--- Input rows ---
◇ ◇ ◇ ◇
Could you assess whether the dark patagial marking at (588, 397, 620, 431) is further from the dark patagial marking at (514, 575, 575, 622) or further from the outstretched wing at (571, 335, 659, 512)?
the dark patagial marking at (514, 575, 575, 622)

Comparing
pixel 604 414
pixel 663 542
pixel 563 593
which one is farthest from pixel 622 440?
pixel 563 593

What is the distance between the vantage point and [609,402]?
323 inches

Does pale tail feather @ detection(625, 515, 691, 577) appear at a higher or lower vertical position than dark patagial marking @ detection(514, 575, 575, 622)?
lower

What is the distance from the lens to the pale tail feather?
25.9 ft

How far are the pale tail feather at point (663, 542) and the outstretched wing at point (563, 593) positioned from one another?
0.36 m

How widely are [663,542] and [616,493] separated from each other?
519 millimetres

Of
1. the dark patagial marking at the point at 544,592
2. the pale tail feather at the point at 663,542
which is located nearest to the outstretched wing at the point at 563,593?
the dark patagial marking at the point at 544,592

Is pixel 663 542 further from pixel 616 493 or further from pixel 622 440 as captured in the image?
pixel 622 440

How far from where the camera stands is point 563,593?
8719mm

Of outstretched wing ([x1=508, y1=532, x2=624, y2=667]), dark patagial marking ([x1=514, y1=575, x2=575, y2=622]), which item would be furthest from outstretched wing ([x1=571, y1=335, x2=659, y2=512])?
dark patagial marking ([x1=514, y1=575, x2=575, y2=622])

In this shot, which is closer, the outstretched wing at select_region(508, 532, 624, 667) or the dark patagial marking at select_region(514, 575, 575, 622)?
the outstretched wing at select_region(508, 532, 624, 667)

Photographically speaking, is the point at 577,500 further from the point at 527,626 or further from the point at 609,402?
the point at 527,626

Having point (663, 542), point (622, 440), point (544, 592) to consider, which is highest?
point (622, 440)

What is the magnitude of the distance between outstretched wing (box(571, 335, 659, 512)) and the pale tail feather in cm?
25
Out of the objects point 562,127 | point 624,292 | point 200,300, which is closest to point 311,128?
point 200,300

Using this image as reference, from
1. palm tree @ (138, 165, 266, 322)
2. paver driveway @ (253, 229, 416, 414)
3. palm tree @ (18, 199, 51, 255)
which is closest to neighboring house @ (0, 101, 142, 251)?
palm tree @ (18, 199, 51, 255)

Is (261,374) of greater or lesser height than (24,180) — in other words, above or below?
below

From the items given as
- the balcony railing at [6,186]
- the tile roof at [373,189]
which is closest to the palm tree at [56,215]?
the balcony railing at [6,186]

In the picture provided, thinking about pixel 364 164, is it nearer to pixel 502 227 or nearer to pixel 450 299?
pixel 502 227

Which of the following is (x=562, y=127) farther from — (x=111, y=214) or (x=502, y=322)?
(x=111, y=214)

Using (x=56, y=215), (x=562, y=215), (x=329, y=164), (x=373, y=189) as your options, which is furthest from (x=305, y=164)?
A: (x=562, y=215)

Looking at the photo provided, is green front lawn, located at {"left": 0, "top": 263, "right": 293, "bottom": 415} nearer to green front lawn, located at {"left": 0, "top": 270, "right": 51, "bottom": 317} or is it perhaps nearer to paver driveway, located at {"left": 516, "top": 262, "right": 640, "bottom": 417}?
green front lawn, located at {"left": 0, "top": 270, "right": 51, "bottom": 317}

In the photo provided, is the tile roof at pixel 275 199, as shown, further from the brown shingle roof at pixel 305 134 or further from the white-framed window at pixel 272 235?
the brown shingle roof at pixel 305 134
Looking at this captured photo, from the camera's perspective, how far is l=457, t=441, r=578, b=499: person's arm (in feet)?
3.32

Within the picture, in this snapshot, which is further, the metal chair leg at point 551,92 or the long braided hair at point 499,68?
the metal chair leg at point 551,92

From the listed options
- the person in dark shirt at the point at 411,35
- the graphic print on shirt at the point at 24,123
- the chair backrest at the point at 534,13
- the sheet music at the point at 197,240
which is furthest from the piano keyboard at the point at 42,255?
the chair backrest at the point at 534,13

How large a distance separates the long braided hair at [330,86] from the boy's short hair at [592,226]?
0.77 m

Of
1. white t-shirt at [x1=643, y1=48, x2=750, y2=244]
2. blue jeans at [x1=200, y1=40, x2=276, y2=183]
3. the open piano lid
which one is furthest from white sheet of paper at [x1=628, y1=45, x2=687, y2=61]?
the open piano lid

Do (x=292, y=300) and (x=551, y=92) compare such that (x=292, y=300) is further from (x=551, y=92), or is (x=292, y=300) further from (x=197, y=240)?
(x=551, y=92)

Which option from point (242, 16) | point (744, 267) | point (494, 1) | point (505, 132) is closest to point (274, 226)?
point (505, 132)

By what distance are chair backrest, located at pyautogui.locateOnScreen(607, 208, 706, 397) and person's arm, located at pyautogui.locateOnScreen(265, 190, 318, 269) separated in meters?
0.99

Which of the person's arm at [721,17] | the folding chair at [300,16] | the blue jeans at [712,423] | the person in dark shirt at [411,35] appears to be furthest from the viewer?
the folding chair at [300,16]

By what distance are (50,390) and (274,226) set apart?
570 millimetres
◇ ◇ ◇ ◇
Repeat the data exactly. Leave nothing out.

--- Reply to the exercise ---
Could you assess whether the dark patagial marking at (588, 397, 620, 431) is further from the dark patagial marking at (514, 575, 575, 622) or further from the outstretched wing at (571, 335, 659, 512)?
the dark patagial marking at (514, 575, 575, 622)

Comparing
pixel 604 414
pixel 663 542
pixel 563 593
which one is farthest from pixel 622 440?
pixel 563 593

What is the distance between the vantage point and [609,402]?
323 inches

Does pale tail feather @ detection(625, 515, 691, 577) appear at a higher or lower vertical position than dark patagial marking @ detection(514, 575, 575, 622)?
lower

What is the distance from the lens to the pale tail feather?
25.9 ft

How far are the pale tail feather at point (663, 542) and the outstretched wing at point (563, 593) positioned from one another?
0.36 m

How widely are [663,542] and [616,493] separated from each other?
519 millimetres

Of
1. the dark patagial marking at the point at 544,592
2. the pale tail feather at the point at 663,542
which is located nearest to the outstretched wing at the point at 563,593?
the dark patagial marking at the point at 544,592

Is pixel 663 542 further from pixel 616 493 or further from pixel 622 440 as captured in the image?
pixel 622 440

How far from where the camera stands is point 563,593?
8719mm

Of outstretched wing ([x1=508, y1=532, x2=624, y2=667]), dark patagial marking ([x1=514, y1=575, x2=575, y2=622]), which item would be furthest from outstretched wing ([x1=571, y1=335, x2=659, y2=512])?
dark patagial marking ([x1=514, y1=575, x2=575, y2=622])

In this shot, which is closer, the outstretched wing at select_region(508, 532, 624, 667) or the dark patagial marking at select_region(514, 575, 575, 622)?
the outstretched wing at select_region(508, 532, 624, 667)

Photographically speaking, is the point at 577,500 further from the point at 527,626 or further from the point at 609,402?
the point at 527,626

Having point (663, 542), point (622, 440), point (544, 592) to consider, which is highest?
point (622, 440)

What is the magnitude of the distance between outstretched wing (box(571, 335, 659, 512)) and the pale tail feather in cm?
25
Out of the objects point 562,127 | point 624,292 | point 200,300, which is closest to point 311,128?
point 200,300

Using this image as reference, from
1. palm tree @ (138, 165, 266, 322)
2. paver driveway @ (253, 229, 416, 414)
3. palm tree @ (18, 199, 51, 255)
which is closest to neighboring house @ (0, 101, 142, 251)?
palm tree @ (18, 199, 51, 255)

Is (261,374) of greater or lesser height than (24,180) — in other words, above or below?
below

From the items given as
- the balcony railing at [6,186]
- the tile roof at [373,189]
which is closest to the palm tree at [56,215]?
the balcony railing at [6,186]

In the picture provided, thinking about pixel 364 164, is it nearer to pixel 502 227 or nearer to pixel 450 299?
pixel 502 227

Which of the following is (x=562, y=127) farther from — (x=111, y=214) or (x=502, y=322)?
(x=111, y=214)

Using (x=56, y=215), (x=562, y=215), (x=329, y=164), (x=373, y=189) as your options, which is furthest from (x=305, y=164)?
A: (x=562, y=215)

Looking at the photo provided, is green front lawn, located at {"left": 0, "top": 263, "right": 293, "bottom": 415} nearer to green front lawn, located at {"left": 0, "top": 270, "right": 51, "bottom": 317} or is it perhaps nearer to paver driveway, located at {"left": 516, "top": 262, "right": 640, "bottom": 417}?
green front lawn, located at {"left": 0, "top": 270, "right": 51, "bottom": 317}

In the photo provided, is the tile roof at pixel 275 199, as shown, further from the brown shingle roof at pixel 305 134 or further from the white-framed window at pixel 272 235?
the brown shingle roof at pixel 305 134
Looking at this captured photo, from the camera's perspective, how far is l=457, t=441, r=578, b=499: person's arm (in feet)?
3.32

Within the picture, in this snapshot, which is further, the metal chair leg at point 551,92 or the long braided hair at point 499,68?
the metal chair leg at point 551,92

From the listed options
- the person in dark shirt at the point at 411,35
- the graphic print on shirt at the point at 24,123
- the chair backrest at the point at 534,13
- the sheet music at the point at 197,240
which is furthest from the piano keyboard at the point at 42,255?
the chair backrest at the point at 534,13

How large a distance separates the long braided hair at [330,86] from the boy's short hair at [592,226]?
0.77 m

Of
1. white t-shirt at [x1=643, y1=48, x2=750, y2=244]
2. blue jeans at [x1=200, y1=40, x2=276, y2=183]
3. the open piano lid
which one is furthest from white sheet of paper at [x1=628, y1=45, x2=687, y2=61]?
the open piano lid

Do (x=292, y=300) and (x=551, y=92) compare such that (x=292, y=300) is further from (x=551, y=92), or is (x=292, y=300) further from (x=197, y=240)?
(x=551, y=92)

Which option from point (242, 16) | point (744, 267) | point (494, 1) | point (505, 132) is closest to point (274, 226)?
point (505, 132)

By what distance are chair backrest, located at pyautogui.locateOnScreen(607, 208, 706, 397) and person's arm, located at pyautogui.locateOnScreen(265, 190, 318, 269) separated in meters?
0.99

Which of the person's arm at [721,17] | the folding chair at [300,16] | the blue jeans at [712,423] | the person in dark shirt at [411,35] appears to be furthest from the viewer?
the folding chair at [300,16]

By what distance are (50,390) and (274,226) set apart?
570 millimetres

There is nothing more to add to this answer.